After the dissolution of the Soviet Union in 1991, some former KGB generals and high officers (among them Pavel Sudoplatov) revealed that the five leaders were killed on Stalin's orders in Moscow on 27 August 1949, after a three-day imprisonment in the former Tsar's stables, having been arrested upon arrival in Moscow by the Head of MGB Colonel General Viktor Abakumov, who personally interrogated the Three Districts leaders, then ordered their execution. This was allegedly done in accordance with a deal between Stalin and Mao Zedong.

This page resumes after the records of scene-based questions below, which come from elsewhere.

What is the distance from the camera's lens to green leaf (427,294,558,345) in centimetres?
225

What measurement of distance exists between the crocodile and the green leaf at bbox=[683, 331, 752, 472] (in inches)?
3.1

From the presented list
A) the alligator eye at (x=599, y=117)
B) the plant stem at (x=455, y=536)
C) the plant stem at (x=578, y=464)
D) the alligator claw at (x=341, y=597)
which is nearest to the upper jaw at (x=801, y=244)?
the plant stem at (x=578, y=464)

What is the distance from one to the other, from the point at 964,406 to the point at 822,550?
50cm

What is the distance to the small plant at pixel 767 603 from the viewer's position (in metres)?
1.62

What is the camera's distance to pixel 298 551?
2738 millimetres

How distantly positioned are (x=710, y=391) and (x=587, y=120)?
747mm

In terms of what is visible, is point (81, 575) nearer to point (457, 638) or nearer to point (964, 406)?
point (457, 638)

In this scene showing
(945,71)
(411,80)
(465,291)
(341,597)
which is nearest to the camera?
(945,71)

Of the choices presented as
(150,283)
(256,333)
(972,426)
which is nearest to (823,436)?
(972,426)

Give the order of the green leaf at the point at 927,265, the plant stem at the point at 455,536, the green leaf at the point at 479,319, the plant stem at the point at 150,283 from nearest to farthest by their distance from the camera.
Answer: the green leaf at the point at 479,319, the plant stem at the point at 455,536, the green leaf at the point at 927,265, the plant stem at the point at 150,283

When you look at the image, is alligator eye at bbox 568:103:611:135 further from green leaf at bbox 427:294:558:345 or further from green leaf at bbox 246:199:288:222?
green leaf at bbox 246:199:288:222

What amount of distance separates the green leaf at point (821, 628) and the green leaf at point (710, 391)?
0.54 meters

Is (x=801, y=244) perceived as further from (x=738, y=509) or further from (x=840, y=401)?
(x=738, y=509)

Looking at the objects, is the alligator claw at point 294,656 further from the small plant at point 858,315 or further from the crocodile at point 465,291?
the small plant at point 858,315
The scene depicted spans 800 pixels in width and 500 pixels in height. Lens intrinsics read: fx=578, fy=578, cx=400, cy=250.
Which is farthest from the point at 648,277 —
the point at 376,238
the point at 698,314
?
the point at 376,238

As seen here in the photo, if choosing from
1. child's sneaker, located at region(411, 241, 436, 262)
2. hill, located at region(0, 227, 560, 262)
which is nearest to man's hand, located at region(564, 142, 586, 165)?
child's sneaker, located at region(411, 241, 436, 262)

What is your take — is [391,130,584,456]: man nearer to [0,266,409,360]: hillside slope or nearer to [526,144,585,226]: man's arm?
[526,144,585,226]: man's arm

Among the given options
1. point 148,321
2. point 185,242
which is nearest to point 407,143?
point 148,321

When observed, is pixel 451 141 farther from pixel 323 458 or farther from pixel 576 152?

The remaining important figures of the Three Districts, including Seypidin Azizi (who led the Second delegation of the Three Districts, which participated in Chinese People's Political Consultative Conference in September in Beijing, which proclaimed the People's Republic of China on 1 October 1949), agreed to incorporate the Three Districts into the Xinjiang Province and accept important positions within the administration. However, some Kazakhs led by Osman Batur continued their resistance until 1954. Units of the People's Liberation Army first arrived at Ürümqi airport on 20 October 1949 on Soviet airplanes, provided by Stalin, and quickly established control in northern Xinjiang, before moving into southern Xinjiang together with units of the National Army of the Three Districts, thus establishing control over all ten districts of Xinjiang Province. On 20 December 1949 the Ili National Army joined the People's Liberation Army as the Xinjiang 5th Army Corps, which underwent reforms before being eventually disbanded.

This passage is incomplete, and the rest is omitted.